- Born: 1972 (age 53–54)
- Citizenship: Angola
- Occupation: Politician

= Emília Dias =

Angolan politician (born 1972)

Emília Carlota Sebastião Celestino Dias (born 1972) is an Angolan politician and educator. She has been a member of Angola's National Assembly since 2008. In 2026, she was elected secretary general of the Organization of Angolan Women.

== Biography ==
Emília Carlota Dias was born in Angola's Namibe Province in 1972.

She started her political career in the 1980s as a member of various youth organizations, including the Agostinho Neto Pioneer Organization and the Youth of MPLA. She holds a bachelor's degree in education, specializing in history, and she previously taught at the School of Professional Training in Arts and Crafts in Namibe Province.
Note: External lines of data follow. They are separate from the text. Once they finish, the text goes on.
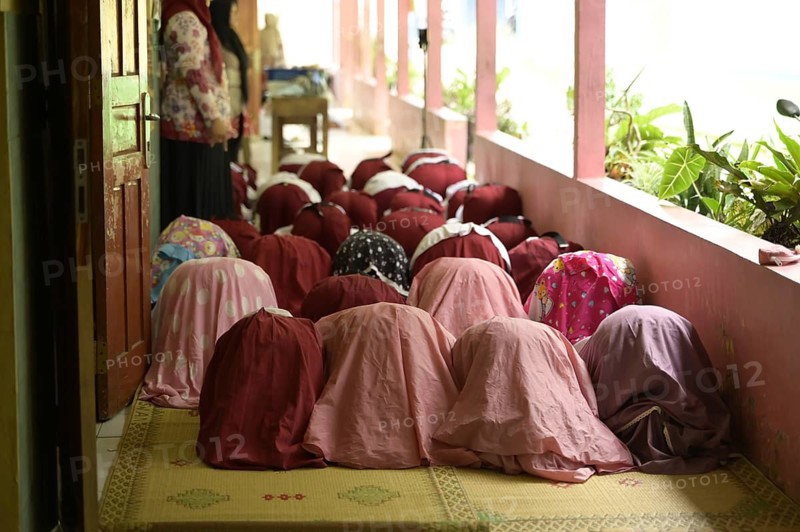Back view of unrecognizable women dressed in traditional burqa and hijab kneeling in prayer, on a mat-covered floor. Engaging in a spiritual or religious activity in a peaceful, indoor setting, demonstrating cultural or religious practices
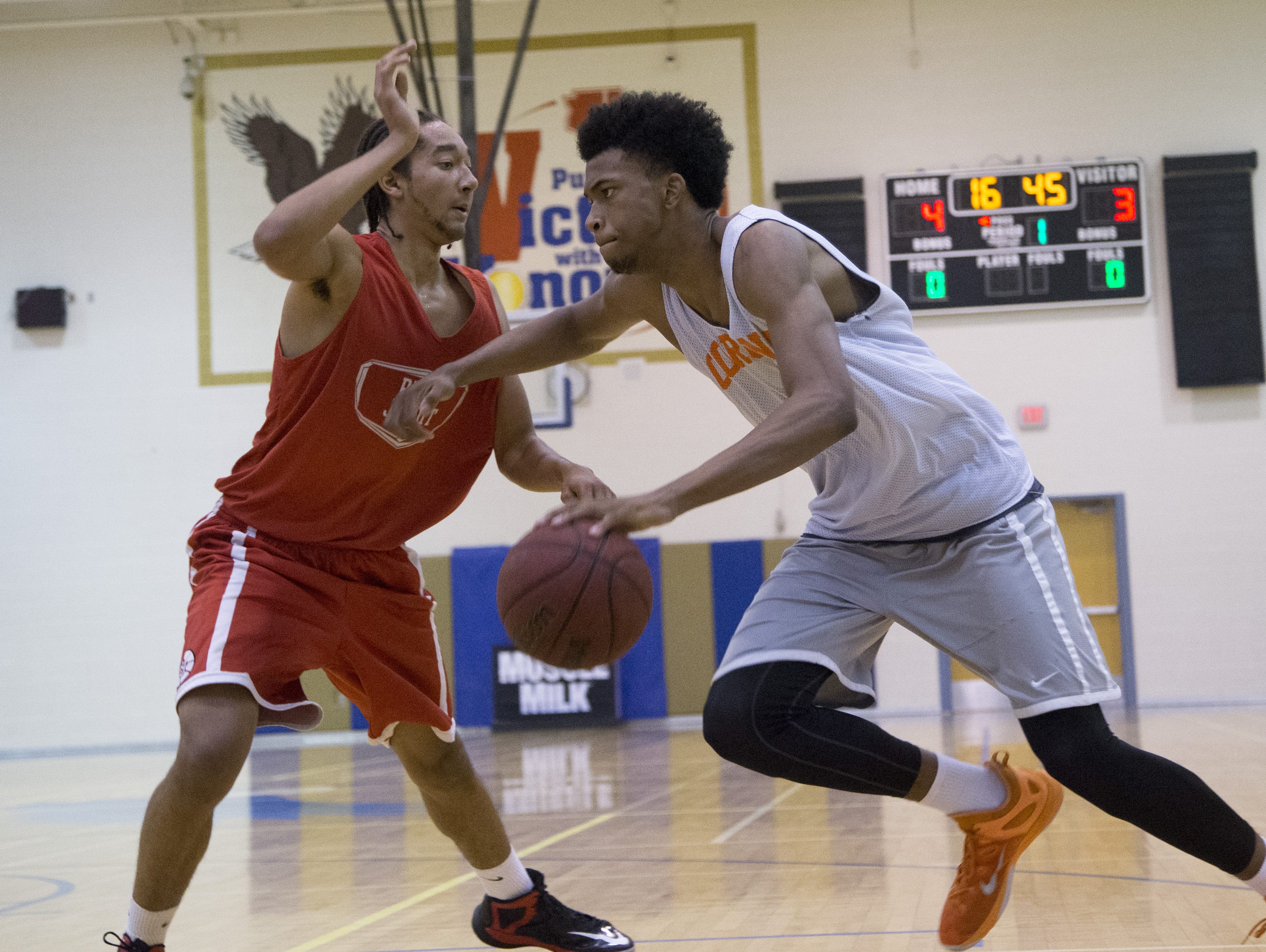 Regis Jesuit's Geoff Kelly guards Corona del Sol's Marvin Bagley III during Best in Basketball Summer Invitational at Sandra Day O'Connor High School in Phoenix on June 26, 2015.
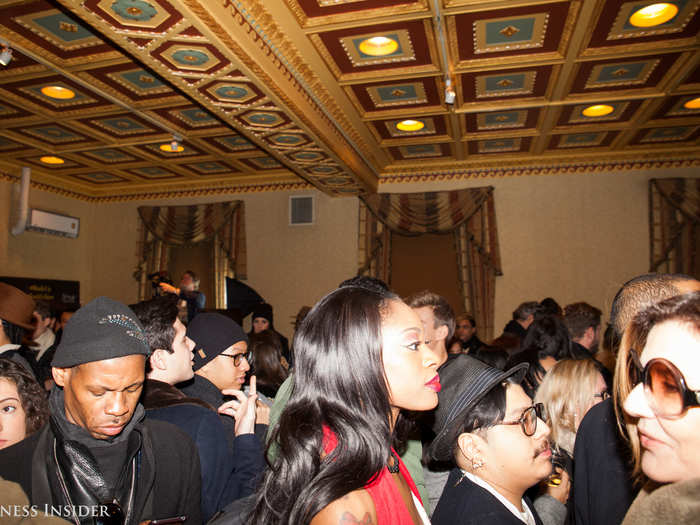 Socialites filed into the packed lobby to grab a drink before start time.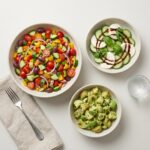A spread of low-sugar, vegetable-forward dishes including an Italian chopped salad, a cucumber caprese salad, and a healthy avocado potato salad.
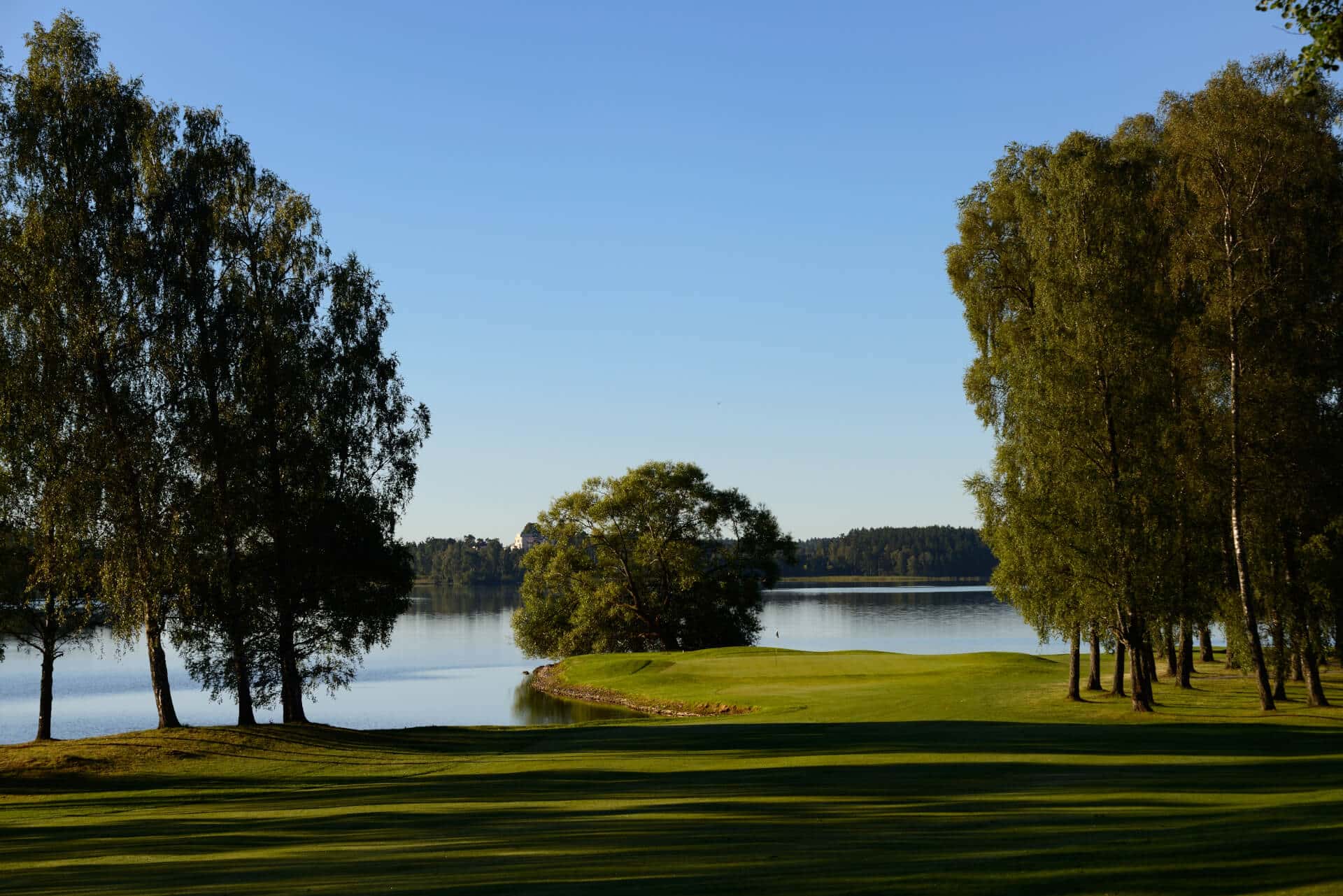 Täby Gold Klubb golf course view over fairway and over lake with trees and bright blue sky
She also was appointed as a section chief of the Angolan National Institute of Children.

In 2008, Dias was elected to the National Assembly of Angola as a member of the ruling MPLA party, representing the national electoral constituency. She was reelected in 2012, 2017, and 2022. In 2010, she served on the Constitutional Assembly that rewrote the Angolan Constitution, becoming one of the document's signatories.

In 2026, she was elected secretary general of the Organization of Angolan Women, succeeding Joana Tomás. She has served on the organization's Central Committee since 2005.

Throughout her career, Dias has advocated for women's empowerment, including support for rural women and the inclusion of women in decision-making processes.